* [Written task]
Repeat exactly the lines from the one containing "In this photo, out" through the last line of the records below, both included, and nothing else.

* [Source data]
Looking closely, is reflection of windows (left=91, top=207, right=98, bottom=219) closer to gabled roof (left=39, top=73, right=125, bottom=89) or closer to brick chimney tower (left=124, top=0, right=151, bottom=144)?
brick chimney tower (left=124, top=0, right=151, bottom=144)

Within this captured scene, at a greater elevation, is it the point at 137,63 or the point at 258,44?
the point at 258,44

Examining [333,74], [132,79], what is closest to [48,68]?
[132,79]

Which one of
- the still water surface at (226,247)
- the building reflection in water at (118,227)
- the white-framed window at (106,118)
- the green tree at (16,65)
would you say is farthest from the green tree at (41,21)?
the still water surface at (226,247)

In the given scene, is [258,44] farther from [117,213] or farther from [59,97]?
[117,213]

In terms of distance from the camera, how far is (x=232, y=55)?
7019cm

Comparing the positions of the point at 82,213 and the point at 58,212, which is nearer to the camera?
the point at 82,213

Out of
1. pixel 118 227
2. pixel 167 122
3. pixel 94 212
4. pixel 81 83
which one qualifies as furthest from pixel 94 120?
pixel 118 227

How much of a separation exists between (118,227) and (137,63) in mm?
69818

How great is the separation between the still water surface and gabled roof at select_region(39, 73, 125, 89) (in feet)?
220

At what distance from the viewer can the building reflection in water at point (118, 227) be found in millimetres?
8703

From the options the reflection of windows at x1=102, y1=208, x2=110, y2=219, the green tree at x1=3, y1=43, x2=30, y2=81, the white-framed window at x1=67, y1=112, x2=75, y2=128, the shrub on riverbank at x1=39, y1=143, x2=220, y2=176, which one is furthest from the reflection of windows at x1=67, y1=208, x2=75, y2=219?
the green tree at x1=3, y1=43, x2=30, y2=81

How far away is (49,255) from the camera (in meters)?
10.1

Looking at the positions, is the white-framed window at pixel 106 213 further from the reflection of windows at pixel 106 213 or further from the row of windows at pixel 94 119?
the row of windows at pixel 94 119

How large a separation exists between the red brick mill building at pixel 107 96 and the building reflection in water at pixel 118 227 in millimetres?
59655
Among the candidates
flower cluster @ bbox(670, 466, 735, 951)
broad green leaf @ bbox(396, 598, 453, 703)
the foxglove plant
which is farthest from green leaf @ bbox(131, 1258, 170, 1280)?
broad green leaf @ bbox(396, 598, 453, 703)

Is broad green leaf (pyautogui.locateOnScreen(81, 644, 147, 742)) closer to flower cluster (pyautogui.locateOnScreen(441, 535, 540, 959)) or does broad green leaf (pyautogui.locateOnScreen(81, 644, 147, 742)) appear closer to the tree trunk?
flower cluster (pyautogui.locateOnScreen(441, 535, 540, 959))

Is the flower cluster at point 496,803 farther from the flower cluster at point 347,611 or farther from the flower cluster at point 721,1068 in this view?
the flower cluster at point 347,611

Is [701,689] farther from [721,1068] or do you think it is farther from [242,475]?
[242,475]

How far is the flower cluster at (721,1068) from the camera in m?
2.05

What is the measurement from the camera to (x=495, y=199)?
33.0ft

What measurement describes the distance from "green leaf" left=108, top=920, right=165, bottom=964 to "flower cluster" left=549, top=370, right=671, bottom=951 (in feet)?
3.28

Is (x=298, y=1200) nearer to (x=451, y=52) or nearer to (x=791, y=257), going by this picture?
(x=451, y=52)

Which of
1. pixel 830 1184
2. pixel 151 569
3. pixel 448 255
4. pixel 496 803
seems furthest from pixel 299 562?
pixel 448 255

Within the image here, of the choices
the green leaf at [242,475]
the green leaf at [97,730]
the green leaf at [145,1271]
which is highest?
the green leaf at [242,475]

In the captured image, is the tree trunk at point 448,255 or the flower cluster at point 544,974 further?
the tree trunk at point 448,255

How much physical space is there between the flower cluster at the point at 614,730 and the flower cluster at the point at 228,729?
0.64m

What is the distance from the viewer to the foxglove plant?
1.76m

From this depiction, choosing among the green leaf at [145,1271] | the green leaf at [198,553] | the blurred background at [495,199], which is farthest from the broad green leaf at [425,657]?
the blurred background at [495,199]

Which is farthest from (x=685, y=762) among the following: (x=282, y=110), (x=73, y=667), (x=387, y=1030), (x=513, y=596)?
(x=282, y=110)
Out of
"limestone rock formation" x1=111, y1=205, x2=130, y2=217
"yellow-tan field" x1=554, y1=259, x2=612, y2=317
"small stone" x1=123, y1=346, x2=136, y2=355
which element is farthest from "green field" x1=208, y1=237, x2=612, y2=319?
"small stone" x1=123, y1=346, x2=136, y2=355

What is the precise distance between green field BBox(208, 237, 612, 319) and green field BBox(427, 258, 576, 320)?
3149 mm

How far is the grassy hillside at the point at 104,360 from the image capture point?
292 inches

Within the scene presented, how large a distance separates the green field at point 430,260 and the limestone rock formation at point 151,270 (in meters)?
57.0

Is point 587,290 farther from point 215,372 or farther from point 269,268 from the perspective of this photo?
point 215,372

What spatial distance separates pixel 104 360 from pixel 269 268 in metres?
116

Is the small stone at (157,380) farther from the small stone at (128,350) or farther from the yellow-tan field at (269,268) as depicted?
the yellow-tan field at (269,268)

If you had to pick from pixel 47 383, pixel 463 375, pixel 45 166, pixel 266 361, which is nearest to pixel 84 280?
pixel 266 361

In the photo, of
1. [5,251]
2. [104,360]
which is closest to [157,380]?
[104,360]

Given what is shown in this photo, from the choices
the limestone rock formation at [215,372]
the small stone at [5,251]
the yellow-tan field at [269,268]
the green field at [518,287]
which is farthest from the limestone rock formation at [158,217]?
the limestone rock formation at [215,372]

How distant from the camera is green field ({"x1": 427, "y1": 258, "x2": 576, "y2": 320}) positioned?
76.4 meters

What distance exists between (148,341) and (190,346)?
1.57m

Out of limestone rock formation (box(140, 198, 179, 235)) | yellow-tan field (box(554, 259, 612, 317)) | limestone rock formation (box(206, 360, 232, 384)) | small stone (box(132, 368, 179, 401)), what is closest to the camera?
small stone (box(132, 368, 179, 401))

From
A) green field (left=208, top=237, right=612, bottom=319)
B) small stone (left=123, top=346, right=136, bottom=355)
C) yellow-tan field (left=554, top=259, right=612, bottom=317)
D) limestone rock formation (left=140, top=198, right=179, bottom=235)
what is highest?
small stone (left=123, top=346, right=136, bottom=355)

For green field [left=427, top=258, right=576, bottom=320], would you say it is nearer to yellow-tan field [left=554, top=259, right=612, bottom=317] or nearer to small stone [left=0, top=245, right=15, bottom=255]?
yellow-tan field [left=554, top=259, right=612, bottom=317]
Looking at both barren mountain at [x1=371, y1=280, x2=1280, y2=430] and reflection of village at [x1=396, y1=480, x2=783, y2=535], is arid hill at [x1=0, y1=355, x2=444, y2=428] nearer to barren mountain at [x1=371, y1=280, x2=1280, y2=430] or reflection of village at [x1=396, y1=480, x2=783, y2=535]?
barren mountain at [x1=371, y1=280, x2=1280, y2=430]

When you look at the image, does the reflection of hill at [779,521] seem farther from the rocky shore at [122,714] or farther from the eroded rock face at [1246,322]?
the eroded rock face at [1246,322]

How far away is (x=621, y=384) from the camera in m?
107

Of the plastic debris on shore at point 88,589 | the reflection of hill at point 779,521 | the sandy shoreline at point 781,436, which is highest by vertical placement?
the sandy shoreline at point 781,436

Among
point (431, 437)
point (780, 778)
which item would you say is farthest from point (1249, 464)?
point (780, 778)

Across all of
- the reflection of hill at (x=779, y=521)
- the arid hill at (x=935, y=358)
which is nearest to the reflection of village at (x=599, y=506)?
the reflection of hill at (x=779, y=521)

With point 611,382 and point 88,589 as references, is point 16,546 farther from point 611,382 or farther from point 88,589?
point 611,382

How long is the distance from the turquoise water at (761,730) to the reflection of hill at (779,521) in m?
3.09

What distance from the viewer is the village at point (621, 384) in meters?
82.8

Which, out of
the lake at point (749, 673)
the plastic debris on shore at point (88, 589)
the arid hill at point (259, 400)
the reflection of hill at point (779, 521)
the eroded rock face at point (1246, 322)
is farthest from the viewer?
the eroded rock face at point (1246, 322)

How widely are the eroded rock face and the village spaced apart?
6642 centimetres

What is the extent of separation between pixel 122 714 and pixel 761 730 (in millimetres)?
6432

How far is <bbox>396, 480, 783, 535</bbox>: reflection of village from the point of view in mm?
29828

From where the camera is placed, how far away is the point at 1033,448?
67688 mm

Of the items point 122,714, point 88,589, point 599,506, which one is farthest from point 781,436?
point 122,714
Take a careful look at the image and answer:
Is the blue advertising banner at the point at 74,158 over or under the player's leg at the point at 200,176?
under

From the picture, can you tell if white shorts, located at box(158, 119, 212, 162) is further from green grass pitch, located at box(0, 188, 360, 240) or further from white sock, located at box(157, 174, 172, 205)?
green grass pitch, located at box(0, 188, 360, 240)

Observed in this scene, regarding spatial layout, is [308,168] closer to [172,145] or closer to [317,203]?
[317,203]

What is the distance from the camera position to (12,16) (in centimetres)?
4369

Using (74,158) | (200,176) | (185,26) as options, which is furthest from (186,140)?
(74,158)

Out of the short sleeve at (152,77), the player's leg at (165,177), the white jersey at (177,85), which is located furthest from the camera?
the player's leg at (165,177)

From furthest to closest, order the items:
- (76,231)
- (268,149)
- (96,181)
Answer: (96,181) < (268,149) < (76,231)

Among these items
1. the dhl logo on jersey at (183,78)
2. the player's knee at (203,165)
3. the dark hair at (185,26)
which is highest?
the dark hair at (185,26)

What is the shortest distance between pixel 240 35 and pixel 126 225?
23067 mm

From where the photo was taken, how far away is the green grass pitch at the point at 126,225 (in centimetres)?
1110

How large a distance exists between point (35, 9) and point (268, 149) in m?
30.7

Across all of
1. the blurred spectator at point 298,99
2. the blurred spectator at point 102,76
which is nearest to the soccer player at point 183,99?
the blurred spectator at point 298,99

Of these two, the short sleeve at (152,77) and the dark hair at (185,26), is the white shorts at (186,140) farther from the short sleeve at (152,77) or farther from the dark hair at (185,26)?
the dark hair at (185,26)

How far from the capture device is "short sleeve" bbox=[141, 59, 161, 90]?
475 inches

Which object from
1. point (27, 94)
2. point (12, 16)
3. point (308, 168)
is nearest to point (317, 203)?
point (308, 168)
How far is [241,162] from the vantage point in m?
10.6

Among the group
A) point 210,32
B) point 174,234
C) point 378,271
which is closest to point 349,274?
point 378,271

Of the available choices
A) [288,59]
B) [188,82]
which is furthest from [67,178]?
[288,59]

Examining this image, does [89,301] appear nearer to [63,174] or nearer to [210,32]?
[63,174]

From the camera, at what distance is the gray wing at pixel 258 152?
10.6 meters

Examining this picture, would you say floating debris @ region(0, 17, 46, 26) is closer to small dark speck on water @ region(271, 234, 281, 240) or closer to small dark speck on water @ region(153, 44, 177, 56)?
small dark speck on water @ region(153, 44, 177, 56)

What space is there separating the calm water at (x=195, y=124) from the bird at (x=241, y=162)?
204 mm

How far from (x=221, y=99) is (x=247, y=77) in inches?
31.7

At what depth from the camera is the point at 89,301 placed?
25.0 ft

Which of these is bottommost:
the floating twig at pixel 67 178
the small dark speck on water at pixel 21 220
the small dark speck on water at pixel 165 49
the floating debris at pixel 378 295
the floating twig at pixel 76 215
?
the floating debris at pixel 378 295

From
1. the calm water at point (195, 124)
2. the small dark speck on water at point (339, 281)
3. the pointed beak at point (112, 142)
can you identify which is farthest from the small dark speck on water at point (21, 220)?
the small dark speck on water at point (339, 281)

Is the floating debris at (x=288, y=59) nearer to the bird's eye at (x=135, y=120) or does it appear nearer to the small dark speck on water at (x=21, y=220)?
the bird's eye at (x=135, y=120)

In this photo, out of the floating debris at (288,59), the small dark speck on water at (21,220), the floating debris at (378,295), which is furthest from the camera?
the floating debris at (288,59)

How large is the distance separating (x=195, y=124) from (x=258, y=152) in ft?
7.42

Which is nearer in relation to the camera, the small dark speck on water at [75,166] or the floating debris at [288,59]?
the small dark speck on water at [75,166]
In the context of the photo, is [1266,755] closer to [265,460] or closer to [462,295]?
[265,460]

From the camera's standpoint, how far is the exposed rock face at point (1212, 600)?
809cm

* [Solution for this problem]
In this photo, out of the floating debris at (288,59), the small dark speck on water at (21,220), the floating debris at (378,295), which is furthest from the camera?
the floating debris at (288,59)

How large is the distance separating (x=195, y=124) from (x=258, y=152) in ft?
7.42

Which is nearer in relation to the camera, the small dark speck on water at [75,166] or the floating debris at [288,59]?
the small dark speck on water at [75,166]
In the context of the photo, is [1266,755] closer to [265,460] or closer to [462,295]?
[265,460]

From the camera's standpoint, how far is the exposed rock face at point (1212, 600)?
809cm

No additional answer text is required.